**PASSAGE**

* * * * *

Many of you know me in real life. I am very determined and usually have a good attitude. But, today I want to talk to you about weaknesses.
My physical weaknesses are obvious. I’m not physically strong, and I’ve tired out easily since the MS became a thing (especially because I always seem to push myself so stinkin’ hard). I know that there are a lot of things that I can’t do, and I have mostly stopped trying to do them. I could make this a whole big long post about the many struggles I’ve had with this over the last decade, but I don’t want to. Just know that it was a process, and it certainly didn’t come about easily.
The internal weaknesses of every person are unseen and personal. It was a huge mental battle to overcome the fact that I couldn’t take care of Lydia by myself, but I’m finally okay with it. I love the nannies we have that come to help me at home when Doug is at work! I can’t pick Lydia up and move her, but I can entice her to come to this other corner of the room with me. I can’t keep up when she’s crawling away (foot drop), but I can grab her foot and drag her back toward me, which makes her laugh (she laughs when I’m trying to crawl after her, too). I can’t walk around with Lydia, but I can hold her and cuddle her when I’m seated just fine. I can’t manage taking Lydia places on my own, but God always sends somebody to help me. Besides, it’s way more fun for them to get to be my blessing. Another plus? I usually get a good chat out of it.
I manage my energy well. I no longer try to do the things I can’t, but instead be the best at things I can. I am thankful for my physical weaknesses, because they don’t allow me to be the perfectionist at everything I wish I could be. That, in all honesty, is not at all realistic. I’ve done the whole “trying to be perfect.” And it’s exhausting. When I think about how I can’t physically do something, I think about how trying to do it could hurt me more than help me. This is where I am at right now.

* * * * *

**LISTED RECORDS**
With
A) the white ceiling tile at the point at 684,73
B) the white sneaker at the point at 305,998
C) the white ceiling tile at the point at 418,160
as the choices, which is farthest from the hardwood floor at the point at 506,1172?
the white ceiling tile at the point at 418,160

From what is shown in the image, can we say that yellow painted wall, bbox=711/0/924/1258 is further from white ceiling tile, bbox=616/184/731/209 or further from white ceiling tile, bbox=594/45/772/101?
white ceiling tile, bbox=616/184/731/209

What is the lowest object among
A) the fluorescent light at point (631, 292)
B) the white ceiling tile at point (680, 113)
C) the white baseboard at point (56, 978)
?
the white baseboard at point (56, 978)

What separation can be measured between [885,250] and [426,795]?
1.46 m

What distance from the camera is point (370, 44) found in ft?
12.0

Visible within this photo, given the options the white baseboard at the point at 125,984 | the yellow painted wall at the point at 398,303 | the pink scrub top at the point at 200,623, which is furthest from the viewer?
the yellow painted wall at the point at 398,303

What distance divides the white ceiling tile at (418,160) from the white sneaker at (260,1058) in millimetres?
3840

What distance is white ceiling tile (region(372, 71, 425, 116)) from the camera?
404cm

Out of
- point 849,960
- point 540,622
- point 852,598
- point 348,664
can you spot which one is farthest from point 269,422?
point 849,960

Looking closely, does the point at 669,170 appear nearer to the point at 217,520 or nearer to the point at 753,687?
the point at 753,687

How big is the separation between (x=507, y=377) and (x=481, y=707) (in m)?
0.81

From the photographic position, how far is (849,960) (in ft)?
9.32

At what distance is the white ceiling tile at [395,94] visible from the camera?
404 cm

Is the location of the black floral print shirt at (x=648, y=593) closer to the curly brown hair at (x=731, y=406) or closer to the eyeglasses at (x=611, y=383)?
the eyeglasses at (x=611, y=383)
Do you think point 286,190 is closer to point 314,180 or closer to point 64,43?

* * * * *

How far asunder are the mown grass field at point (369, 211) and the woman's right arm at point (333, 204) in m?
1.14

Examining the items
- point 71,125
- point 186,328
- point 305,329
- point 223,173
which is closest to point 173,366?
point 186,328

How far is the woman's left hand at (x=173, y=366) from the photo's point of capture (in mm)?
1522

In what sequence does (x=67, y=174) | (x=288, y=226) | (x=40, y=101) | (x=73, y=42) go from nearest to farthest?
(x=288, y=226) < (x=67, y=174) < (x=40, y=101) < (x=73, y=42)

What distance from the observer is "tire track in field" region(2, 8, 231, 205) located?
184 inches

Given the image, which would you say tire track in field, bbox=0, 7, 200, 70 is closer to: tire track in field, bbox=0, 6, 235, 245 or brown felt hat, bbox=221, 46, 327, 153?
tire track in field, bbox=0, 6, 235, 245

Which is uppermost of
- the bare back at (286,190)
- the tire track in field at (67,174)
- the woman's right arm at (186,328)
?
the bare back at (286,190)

* * * * *

**WHAT YOU WILL DO**
- 1) In the post about weaknesses, who comes to help at home when Doug is at work?
- 2) Write the next part of the post about weaknesses, picking up after its final sentence.

**ANSWERS IN ORDER**
- 1) The nannies.

- 2)
This last week, I was talking to God about my hopes for healing one day. His response? “Don’t focus on what I can do. Focus on what I am doing right now.” Since this revelation, my eyes have been opened to random conversations I’ve had with strangers here and there, and how much it has impacted. Maybe it has impacted them, but each time, God tells me, “See? I have a reason for everything. You were needed right here, right now.” Why do I have to go get infusions every month for my medicine? To have wonderful conversations with other patients and the nurses who work there. Why was it taking me so much time and energy at Walmart this week? So that the couple walking past me could help put my groceries into the trunk of my car. Why do I still have my blog, though it has fallen out of a routine and is random, most of the time? So that you, the person reading this post right now, might just be encouraged.